With that, I will now turn the call over to Dr. Mazzo. Dave?
Thank you, John, and good afternoon, everyone. As always in these continued trying times, I hope you are all in good health and remain safe. Thank you for joining us today on our third quarter business update conference call.
During this quarter, Caladrius continued to advance and optimize its CD34+ cell technology-based clinical programs, while maintaining a strong financial position that will fund operations for the next several years, all this despite the challenging environment brought on by the COVID-19 pandemic.
Notably, the company strengthened and further diversified its operations and management team with the addition of several highly qualified and experienced personnel, including the appointment of Kristen K. Buck, M.D. as Executive Vice President of Research and Development and Chief Medical Officer.

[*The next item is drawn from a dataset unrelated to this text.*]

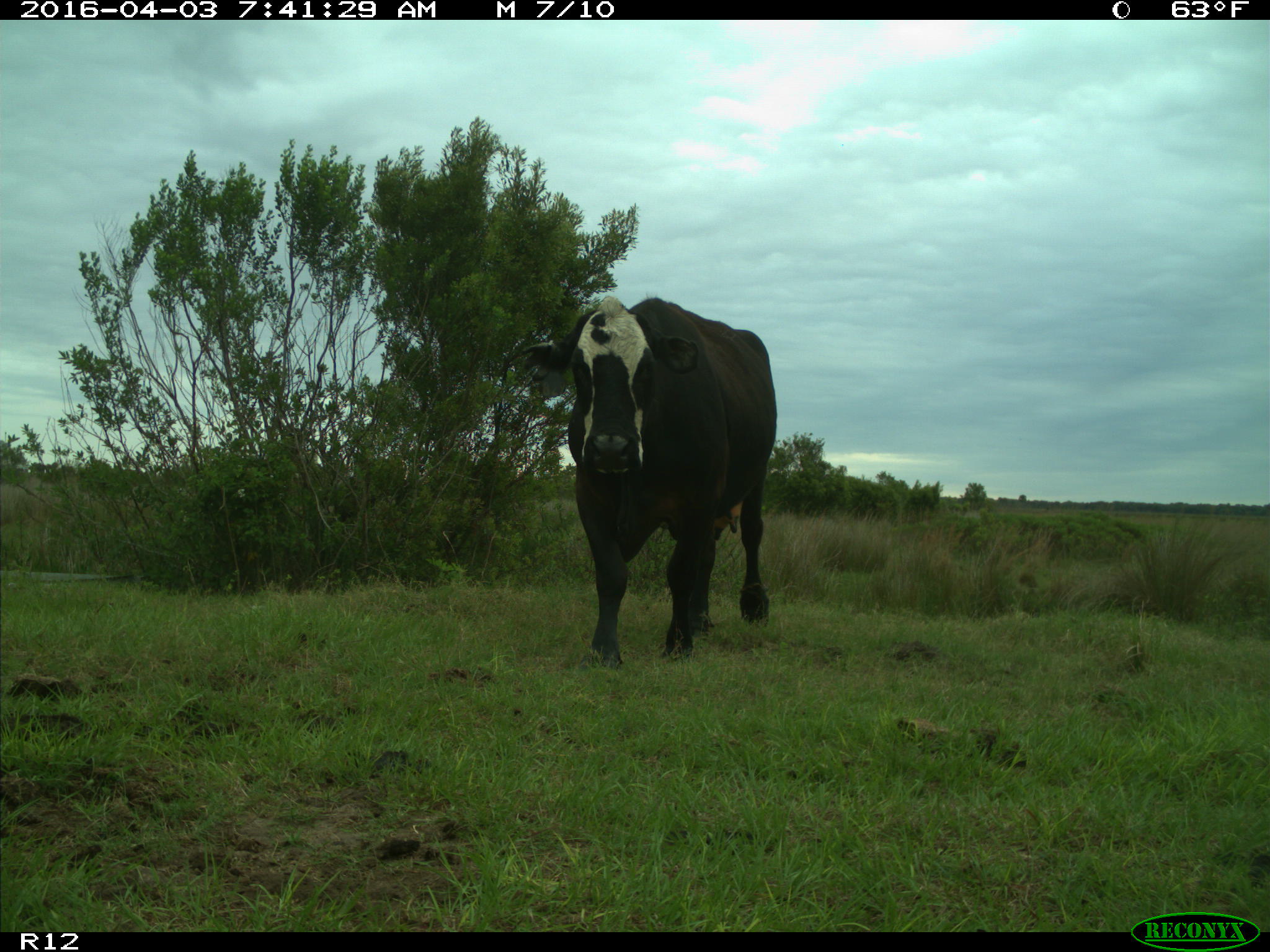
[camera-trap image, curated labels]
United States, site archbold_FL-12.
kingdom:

Kristen's wealth of knowledge and extensive medical, regulatory and safety expertise across many therapeutic areas will prove instrumental during the company's evolution as we continue to advance and expand our clinical development programs and execute upon our vision.

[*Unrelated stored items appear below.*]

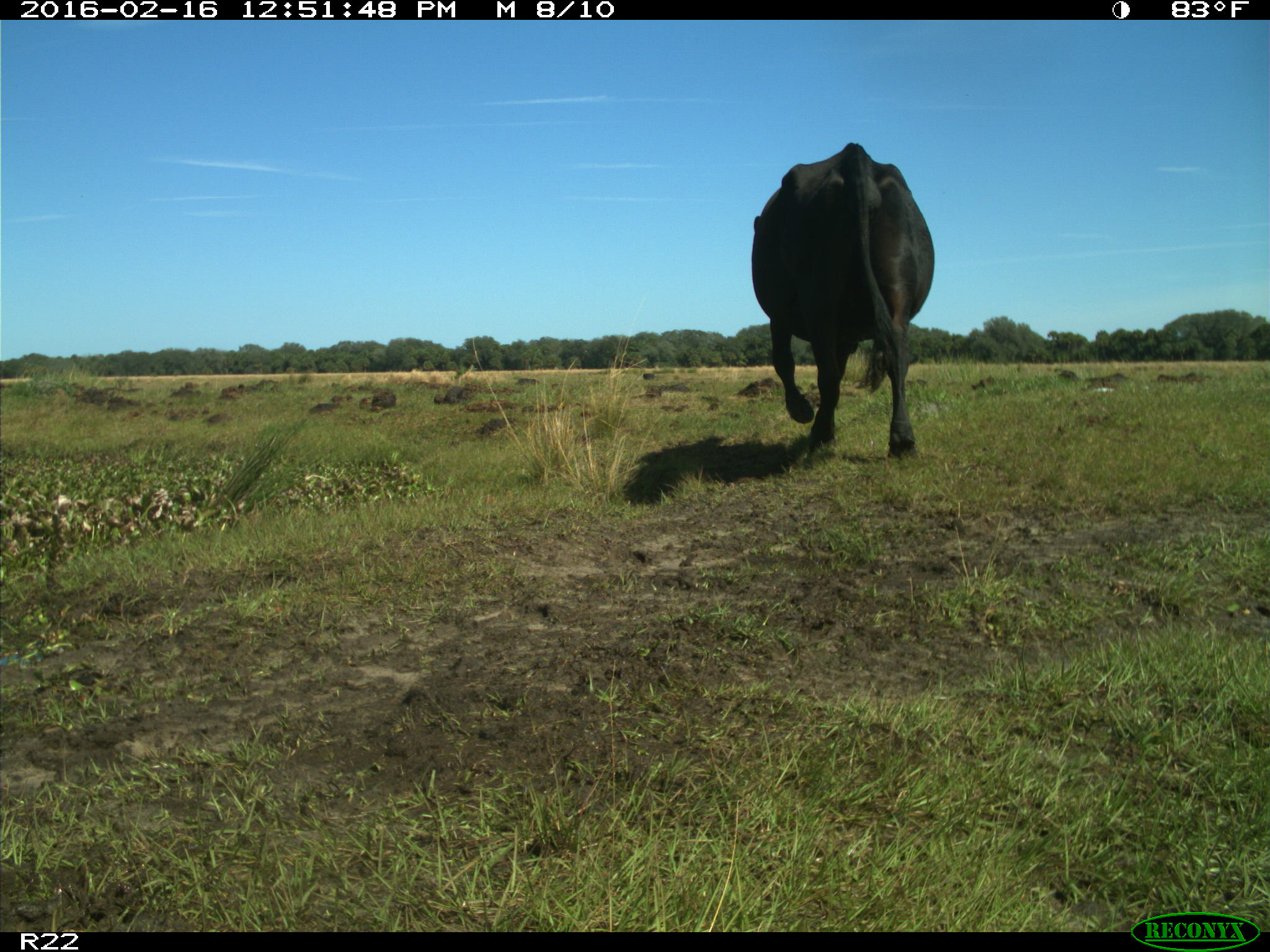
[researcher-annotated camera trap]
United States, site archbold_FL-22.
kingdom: Animalia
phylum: Chordata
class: Mammalia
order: Artiodactyla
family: Bovidae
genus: Bos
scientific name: Bos taurus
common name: domestic cow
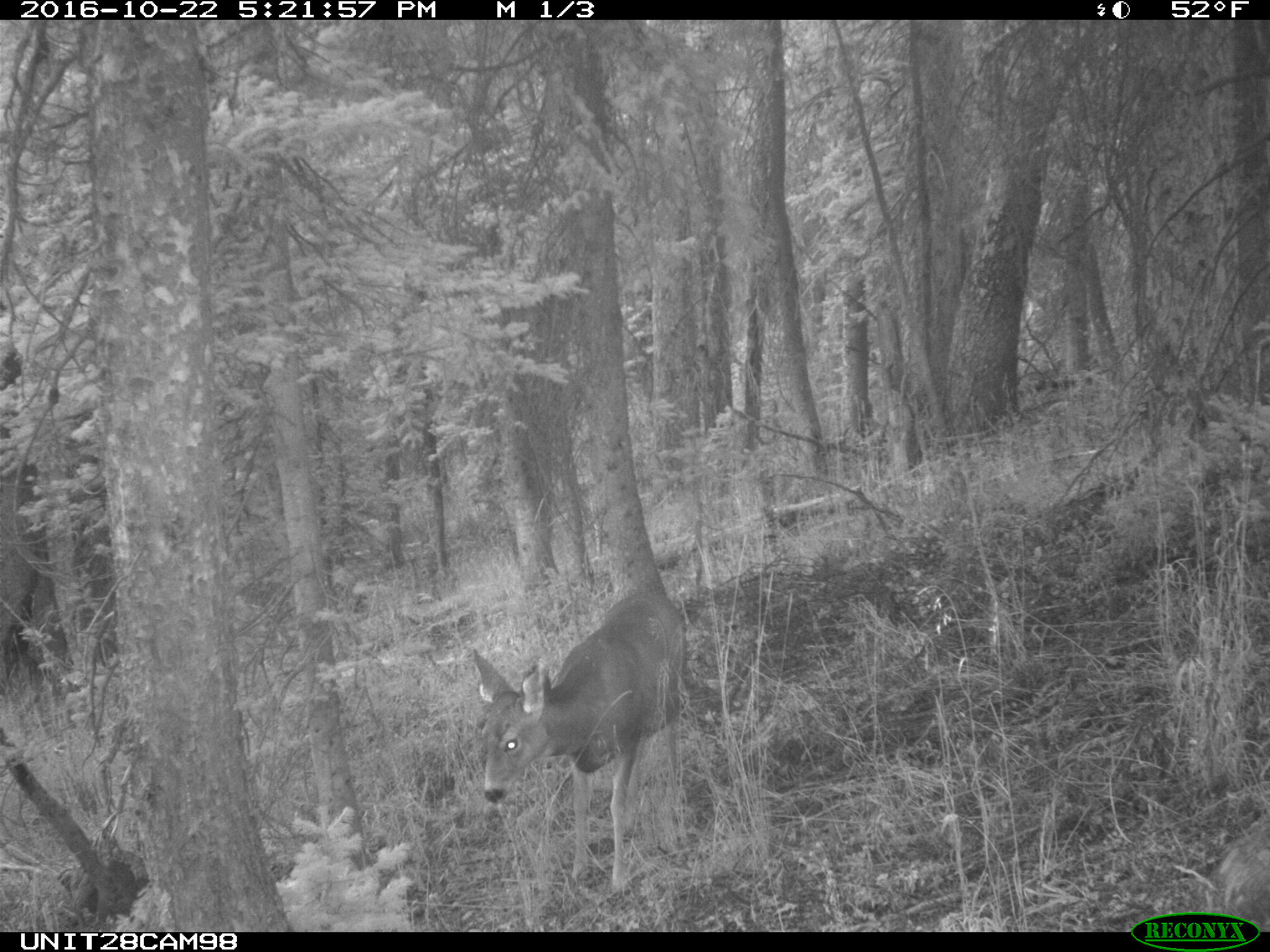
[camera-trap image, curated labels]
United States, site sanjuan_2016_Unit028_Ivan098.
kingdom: Animalia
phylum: Chordata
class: Mammalia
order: Artiodactyla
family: Cervidae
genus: Odocoileus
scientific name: Odocoileus hemionus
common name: mule deer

Kristen is particularly adept at focusing research and development on product development and already has made great impact on the execution and efficiency of our current programs. We are delighted to have someone of her caliber as part of our executive team here at Caladrius, and you will have the opportunity to hear from her first hand, as she will provide an update on our clinical development programs in a few moments.

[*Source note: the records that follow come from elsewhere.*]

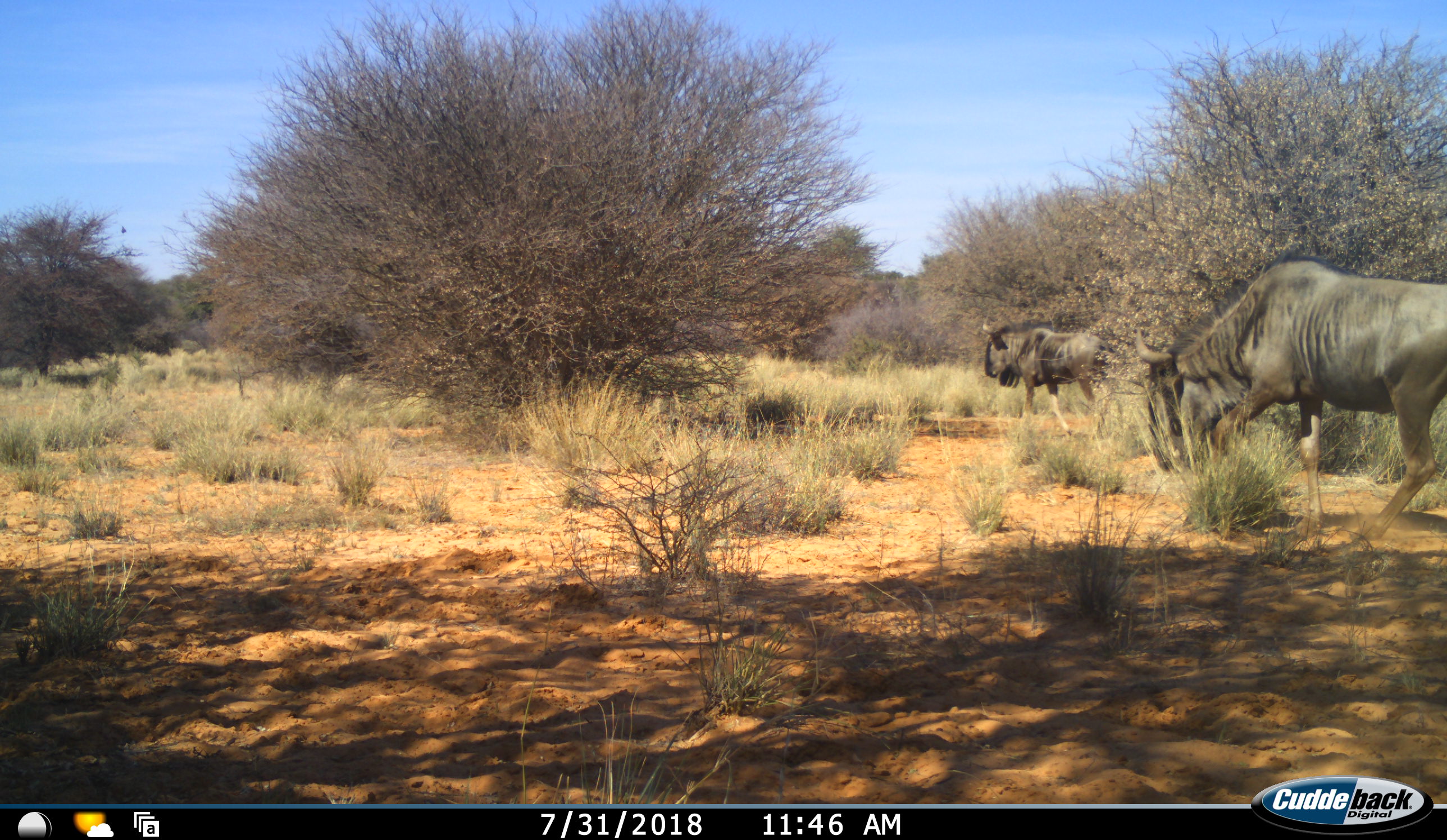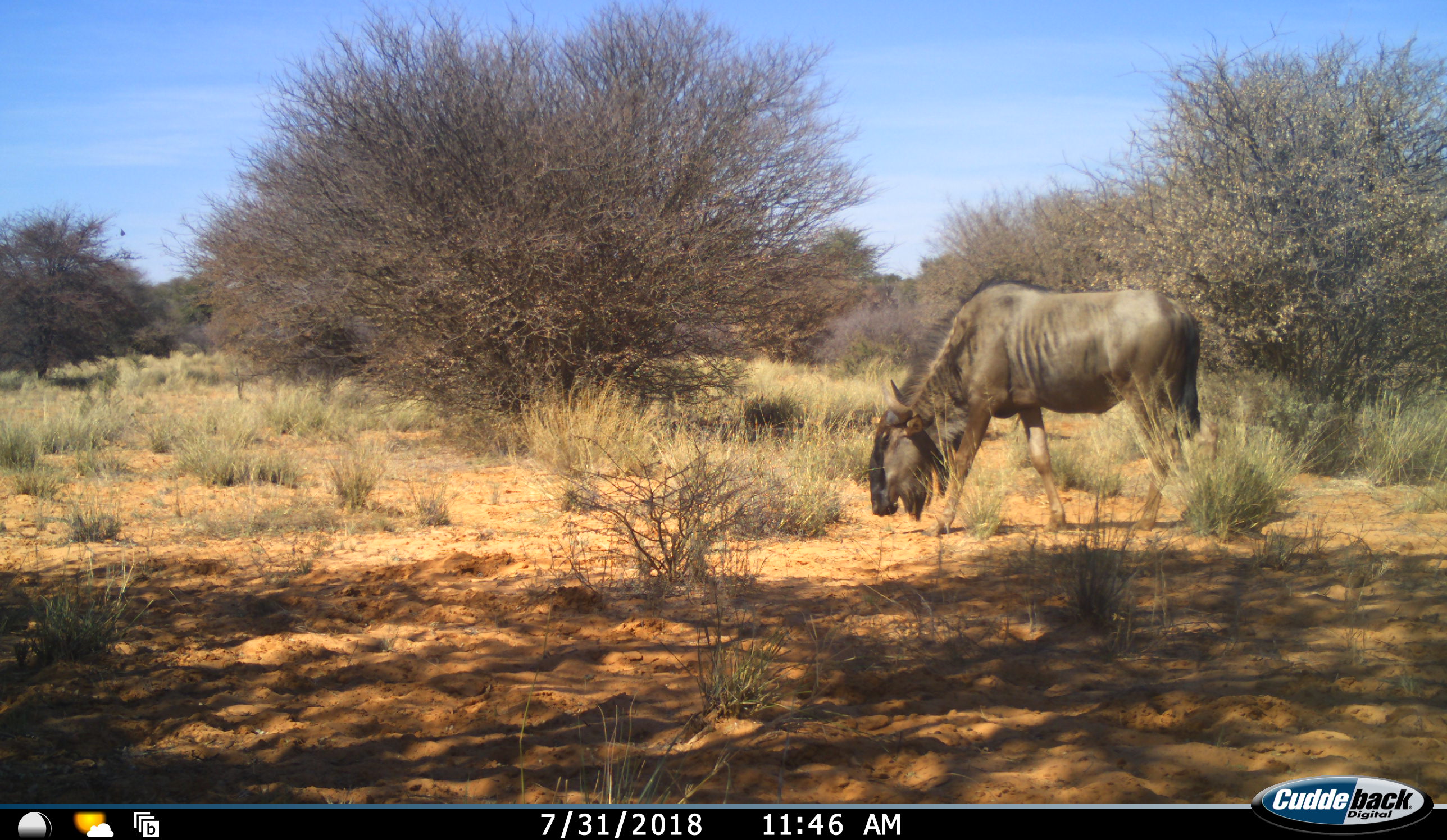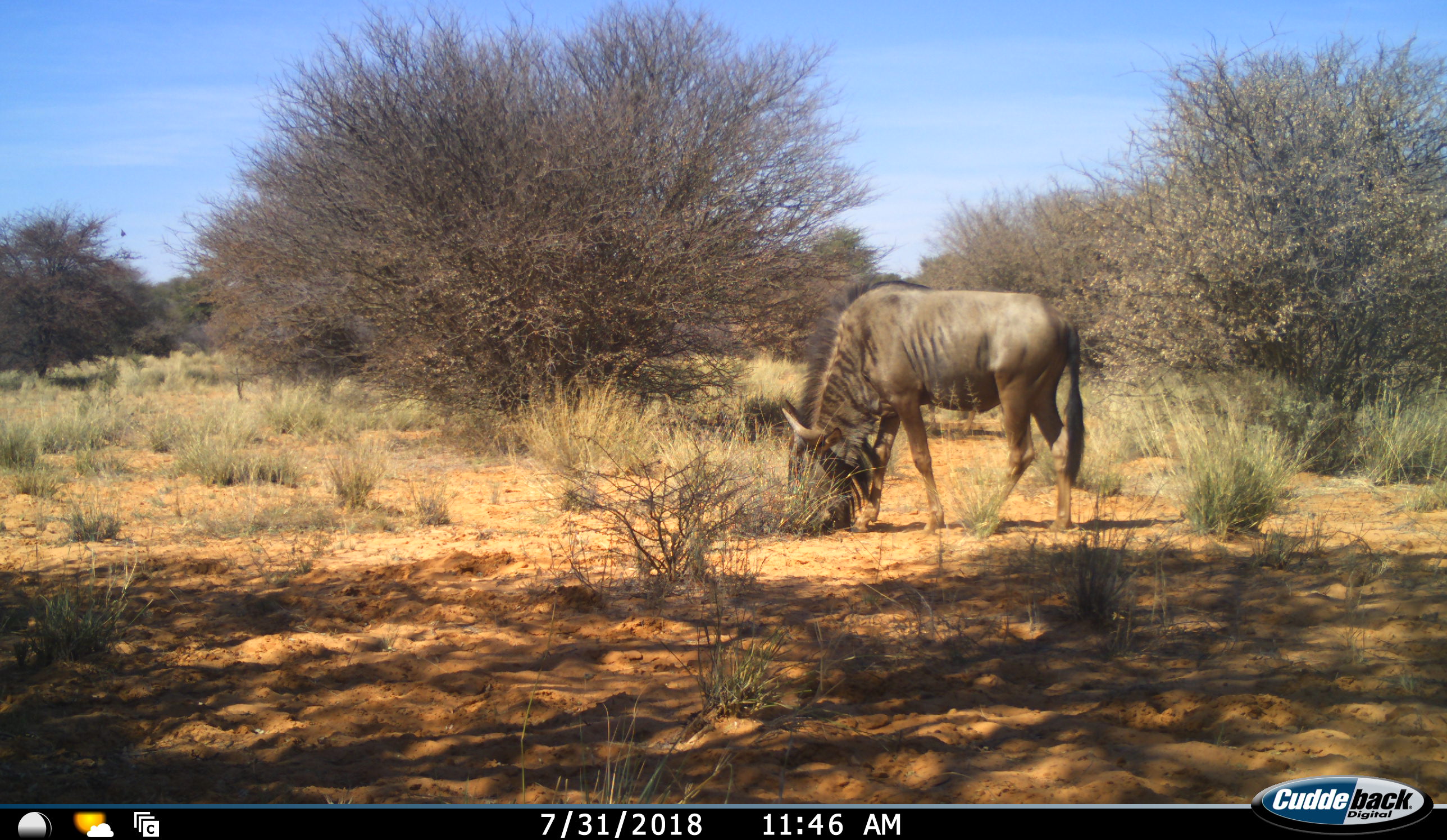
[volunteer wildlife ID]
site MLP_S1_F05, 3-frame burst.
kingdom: Animalia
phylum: Chordata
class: Mammalia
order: Artiodactyla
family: Bovidae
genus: Connochaetes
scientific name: Connochaetes taurinus taurinus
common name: blue wildebeest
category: wildebeestblue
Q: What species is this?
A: Wildebeestblue (blue wildebeest) (Connochaetes taurinus taurinus).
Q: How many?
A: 2.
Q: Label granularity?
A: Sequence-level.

Before that though, I'll turn the call over to James Nisco, our Vice President of Finance and Treasury, to review and provide commentary on our financial results for the quarter. James?
Thanks, Dave. I'm pleased to join today to present a summary of our third quarter financial results. Starting with operating expenses.
Research and development expenses for the 3 months ended September 30, 2021, were approximately $4.1 million compared to $3 million for the 3 months ended September 30, 2020. Research and development in both periods focused on the advancement of our ischemic repair platform and related to: expenses associated with efforts to continue execution and acceleration of enrollment of the FREEDOM trial, expenses associated with the planning and preparation of an IND and Phase I proof-of-concept protocol for CLBS201 as a treatment for diabetic kidney disease, and ongoing expenses for HONEDRA in critical limb ischemia and Buerger's disease in Japan associated with maintenance of manufacturing facility and personnel qualification as well as contract research organization engagement.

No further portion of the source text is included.